Ido : Nous avions préparé un support visuel sur lequel nous avons beaucoup travaillé. Nous avions aussi un bon pitch.

Johann : Au concours Jonk Fuerscher de FJSL, les âges varient beaucoup, de 15 à 21 ans environ, et donc les projets sont aussi tous très différents. Certains se limitaient à une idée, d’autres allaient jusqu’à des mises en œuvre concrètes. Nous avons fourni beaucoup d’efforts, d’abord pour les recherches, ensuite pour discuter avec des chercheurs, vérifier la viabilité théorique, mais aussi pour aller plus loin en faisant des simulations informatiques afin de montrer que ça pouvait fonctionner.

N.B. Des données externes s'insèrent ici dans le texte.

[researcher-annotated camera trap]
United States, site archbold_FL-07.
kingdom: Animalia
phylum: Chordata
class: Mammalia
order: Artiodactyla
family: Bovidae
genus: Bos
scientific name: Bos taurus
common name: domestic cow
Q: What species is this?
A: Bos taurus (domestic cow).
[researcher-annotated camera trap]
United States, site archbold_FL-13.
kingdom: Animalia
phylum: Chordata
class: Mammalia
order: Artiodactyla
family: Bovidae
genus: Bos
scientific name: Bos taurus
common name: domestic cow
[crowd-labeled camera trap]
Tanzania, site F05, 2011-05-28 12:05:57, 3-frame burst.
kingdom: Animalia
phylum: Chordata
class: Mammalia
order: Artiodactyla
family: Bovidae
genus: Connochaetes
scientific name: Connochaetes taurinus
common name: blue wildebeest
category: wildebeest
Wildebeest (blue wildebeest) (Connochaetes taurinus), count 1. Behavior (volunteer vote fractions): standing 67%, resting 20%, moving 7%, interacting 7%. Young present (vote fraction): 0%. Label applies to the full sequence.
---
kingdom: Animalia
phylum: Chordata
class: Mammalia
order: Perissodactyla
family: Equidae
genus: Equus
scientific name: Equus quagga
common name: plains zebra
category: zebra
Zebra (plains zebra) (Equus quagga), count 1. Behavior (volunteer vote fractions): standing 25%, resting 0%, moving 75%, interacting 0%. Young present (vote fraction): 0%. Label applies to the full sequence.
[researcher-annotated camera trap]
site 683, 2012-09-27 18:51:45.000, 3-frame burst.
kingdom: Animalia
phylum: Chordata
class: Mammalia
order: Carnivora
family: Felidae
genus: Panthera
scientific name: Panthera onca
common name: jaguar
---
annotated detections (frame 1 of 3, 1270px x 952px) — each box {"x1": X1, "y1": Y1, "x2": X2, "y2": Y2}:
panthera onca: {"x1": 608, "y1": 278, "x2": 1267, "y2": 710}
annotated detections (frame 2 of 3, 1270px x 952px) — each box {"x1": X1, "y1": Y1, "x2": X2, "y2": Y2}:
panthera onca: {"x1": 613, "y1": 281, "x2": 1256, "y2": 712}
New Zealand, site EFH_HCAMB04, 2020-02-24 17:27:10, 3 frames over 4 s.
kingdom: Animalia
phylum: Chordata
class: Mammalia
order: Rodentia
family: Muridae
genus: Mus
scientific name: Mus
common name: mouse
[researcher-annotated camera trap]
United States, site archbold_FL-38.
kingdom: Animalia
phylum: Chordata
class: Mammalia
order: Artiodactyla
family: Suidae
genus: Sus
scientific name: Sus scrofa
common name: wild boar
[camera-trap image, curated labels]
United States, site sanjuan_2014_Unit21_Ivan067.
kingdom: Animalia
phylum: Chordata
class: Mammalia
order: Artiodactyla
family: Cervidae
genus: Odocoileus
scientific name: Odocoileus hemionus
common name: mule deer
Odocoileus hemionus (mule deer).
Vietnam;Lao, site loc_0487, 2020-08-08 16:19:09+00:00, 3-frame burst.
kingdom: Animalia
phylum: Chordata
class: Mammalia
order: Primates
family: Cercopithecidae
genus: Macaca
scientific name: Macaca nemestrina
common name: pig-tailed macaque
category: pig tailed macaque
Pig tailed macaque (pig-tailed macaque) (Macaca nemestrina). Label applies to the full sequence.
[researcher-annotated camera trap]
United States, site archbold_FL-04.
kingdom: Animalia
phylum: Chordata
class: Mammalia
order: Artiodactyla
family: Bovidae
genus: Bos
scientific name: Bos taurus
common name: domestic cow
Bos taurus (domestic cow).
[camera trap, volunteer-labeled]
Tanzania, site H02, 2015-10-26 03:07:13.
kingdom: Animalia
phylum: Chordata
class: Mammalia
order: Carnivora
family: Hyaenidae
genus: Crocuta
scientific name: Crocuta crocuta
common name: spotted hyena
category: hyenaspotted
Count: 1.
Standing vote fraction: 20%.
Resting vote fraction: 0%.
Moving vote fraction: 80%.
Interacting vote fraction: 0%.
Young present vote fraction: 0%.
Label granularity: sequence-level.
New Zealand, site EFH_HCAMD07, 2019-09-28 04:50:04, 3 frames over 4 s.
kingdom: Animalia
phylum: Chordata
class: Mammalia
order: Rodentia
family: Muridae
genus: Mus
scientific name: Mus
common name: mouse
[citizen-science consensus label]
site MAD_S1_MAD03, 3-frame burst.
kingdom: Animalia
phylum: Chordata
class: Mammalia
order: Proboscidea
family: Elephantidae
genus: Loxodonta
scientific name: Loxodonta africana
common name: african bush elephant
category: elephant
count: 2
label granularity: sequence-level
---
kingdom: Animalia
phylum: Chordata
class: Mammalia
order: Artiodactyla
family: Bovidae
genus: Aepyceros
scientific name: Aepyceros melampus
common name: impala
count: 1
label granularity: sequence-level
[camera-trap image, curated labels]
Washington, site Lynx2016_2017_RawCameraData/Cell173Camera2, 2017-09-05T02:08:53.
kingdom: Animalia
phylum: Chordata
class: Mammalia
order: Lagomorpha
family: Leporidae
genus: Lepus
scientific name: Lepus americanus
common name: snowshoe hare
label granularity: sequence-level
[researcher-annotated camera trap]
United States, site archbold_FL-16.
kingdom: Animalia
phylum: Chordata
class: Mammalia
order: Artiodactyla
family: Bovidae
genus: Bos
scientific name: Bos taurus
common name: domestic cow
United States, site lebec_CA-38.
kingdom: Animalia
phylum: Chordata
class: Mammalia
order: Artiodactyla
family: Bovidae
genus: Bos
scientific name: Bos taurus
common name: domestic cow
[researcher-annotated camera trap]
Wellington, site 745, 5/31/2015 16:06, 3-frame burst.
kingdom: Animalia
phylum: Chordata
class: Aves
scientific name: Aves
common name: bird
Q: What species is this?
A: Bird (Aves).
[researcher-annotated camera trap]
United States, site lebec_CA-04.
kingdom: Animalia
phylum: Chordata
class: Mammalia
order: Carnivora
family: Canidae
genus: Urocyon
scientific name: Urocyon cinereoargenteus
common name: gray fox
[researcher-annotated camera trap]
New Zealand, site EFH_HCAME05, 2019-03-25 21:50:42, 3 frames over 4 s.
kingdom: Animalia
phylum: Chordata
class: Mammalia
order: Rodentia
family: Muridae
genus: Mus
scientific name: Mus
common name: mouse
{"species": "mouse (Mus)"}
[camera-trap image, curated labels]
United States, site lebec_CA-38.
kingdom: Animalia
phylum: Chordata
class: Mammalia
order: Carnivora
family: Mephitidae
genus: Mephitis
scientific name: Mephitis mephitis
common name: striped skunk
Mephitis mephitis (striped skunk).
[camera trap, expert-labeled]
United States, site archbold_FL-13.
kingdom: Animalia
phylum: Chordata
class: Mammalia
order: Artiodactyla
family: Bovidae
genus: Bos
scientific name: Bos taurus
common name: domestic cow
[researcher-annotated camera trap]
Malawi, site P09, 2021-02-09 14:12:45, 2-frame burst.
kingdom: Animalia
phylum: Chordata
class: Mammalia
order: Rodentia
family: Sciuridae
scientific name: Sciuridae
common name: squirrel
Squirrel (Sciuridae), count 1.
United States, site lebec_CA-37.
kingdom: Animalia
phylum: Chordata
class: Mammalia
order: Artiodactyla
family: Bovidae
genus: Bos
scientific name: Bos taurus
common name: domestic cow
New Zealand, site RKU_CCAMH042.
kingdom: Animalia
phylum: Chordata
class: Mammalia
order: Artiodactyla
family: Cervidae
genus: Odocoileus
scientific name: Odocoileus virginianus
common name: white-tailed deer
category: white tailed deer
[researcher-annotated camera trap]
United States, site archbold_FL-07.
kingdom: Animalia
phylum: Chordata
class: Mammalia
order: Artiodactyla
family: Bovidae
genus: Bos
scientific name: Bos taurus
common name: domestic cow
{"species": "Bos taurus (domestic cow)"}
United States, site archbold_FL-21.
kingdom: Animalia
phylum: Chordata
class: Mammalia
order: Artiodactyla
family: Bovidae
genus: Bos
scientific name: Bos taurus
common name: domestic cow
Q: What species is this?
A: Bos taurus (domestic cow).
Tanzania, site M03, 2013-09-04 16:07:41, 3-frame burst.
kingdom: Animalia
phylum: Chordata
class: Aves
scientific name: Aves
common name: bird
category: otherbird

Nous sommes partis du sujet et sommes allés jusqu’à son implémentation. Nous avons vraiment essayé de pousser ce projet aussi loin que possible.

Vous avez aussi obtenu une bourse pour aller au Rochester Institute of Technology. Allez-vous y étudier ?

Ido : Ça dépend. Je ne sais pas si je veux étudier aux États-Unis. Je sais que je veux réaliser beaucoup de projets comme celui-ci, et peut-être devenir entrepreneur plus tard. Mais je n’ai pas encore réfléchi à ce que je veux étudier.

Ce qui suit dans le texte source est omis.